▸ **WRITTEN EXERCISE**:
Format all of the data below as a JSON list of strings, one string per line, with blank lines skipped. Leave the pictures out of the list.

▸ **DATA LINES**:
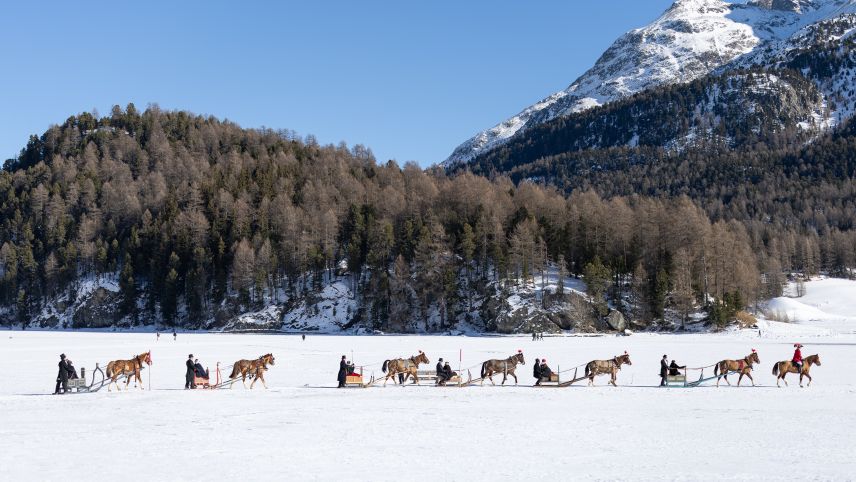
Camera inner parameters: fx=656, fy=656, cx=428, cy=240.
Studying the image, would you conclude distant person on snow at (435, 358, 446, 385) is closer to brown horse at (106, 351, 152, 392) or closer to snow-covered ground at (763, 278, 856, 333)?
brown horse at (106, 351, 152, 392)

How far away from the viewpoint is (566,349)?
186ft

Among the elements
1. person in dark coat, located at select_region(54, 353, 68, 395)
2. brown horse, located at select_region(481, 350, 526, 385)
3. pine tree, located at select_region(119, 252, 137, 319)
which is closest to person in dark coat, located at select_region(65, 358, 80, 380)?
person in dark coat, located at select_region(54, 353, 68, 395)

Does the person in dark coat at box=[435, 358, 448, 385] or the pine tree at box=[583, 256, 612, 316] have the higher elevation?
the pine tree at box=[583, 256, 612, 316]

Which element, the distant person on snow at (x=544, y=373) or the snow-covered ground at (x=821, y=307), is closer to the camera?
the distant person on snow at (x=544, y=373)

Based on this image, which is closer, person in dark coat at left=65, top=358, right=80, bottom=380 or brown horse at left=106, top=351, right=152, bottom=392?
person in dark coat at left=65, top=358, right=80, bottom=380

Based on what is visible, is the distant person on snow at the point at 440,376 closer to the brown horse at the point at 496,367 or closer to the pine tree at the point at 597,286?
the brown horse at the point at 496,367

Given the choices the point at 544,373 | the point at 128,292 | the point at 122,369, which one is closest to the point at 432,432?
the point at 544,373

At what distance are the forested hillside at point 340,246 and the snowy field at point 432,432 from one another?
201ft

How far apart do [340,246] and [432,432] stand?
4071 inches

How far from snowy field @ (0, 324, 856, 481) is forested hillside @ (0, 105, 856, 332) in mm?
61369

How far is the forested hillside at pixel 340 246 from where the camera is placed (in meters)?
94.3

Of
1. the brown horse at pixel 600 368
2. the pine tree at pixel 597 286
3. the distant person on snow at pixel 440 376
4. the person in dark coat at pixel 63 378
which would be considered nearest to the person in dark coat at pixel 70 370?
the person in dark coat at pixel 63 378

▸ **RESPONSE BELOW**:
[
  "Camera inner parameters: fx=656, fy=656, cx=428, cy=240.",
  "Studying the image, would you conclude distant person on snow at (435, 358, 446, 385) is closer to brown horse at (106, 351, 152, 392) or closer to snow-covered ground at (763, 278, 856, 333)?",
  "brown horse at (106, 351, 152, 392)",
  "How far away from the viewpoint is (566,349)?",
  "186ft",
  "Among the elements",
  "1. person in dark coat, located at select_region(54, 353, 68, 395)",
  "2. brown horse, located at select_region(481, 350, 526, 385)",
  "3. pine tree, located at select_region(119, 252, 137, 319)",
  "which is closest to person in dark coat, located at select_region(65, 358, 80, 380)?",
  "person in dark coat, located at select_region(54, 353, 68, 395)",
  "Does the person in dark coat at box=[435, 358, 448, 385] or the pine tree at box=[583, 256, 612, 316] have the higher elevation?",
  "the pine tree at box=[583, 256, 612, 316]",
  "Which element, the distant person on snow at (x=544, y=373) or the snow-covered ground at (x=821, y=307), is closer to the camera?",
  "the distant person on snow at (x=544, y=373)",
  "Based on this image, which is closer, person in dark coat at left=65, top=358, right=80, bottom=380 or brown horse at left=106, top=351, right=152, bottom=392?",
  "person in dark coat at left=65, top=358, right=80, bottom=380",
  "Based on what is visible, is the distant person on snow at the point at 440,376 closer to the brown horse at the point at 496,367 or closer to the pine tree at the point at 597,286?",
  "the brown horse at the point at 496,367",
  "Given the choices the point at 544,373 | the point at 128,292 | the point at 122,369, which one is closest to the point at 432,432?",
  "the point at 544,373",
  "At what distance are the forested hillside at point 340,246 and the snowy field at point 432,432 from one another?",
  "201ft",
  "How far apart do [340,246] and [432,432] stand?",
  "4071 inches",
  "How far from snowy field @ (0, 324, 856, 481) is forested hillside @ (0, 105, 856, 332) in mm?",
  "61369",
  "How far is the forested hillside at pixel 340 246 from where the camera is placed (in meters)?",
  "94.3",
  "Of",
  "1. the brown horse at pixel 600 368",
  "2. the pine tree at pixel 597 286",
  "3. the distant person on snow at pixel 440 376",
  "4. the person in dark coat at pixel 63 378",
  "which would be considered nearest to the person in dark coat at pixel 70 370?",
  "the person in dark coat at pixel 63 378"
]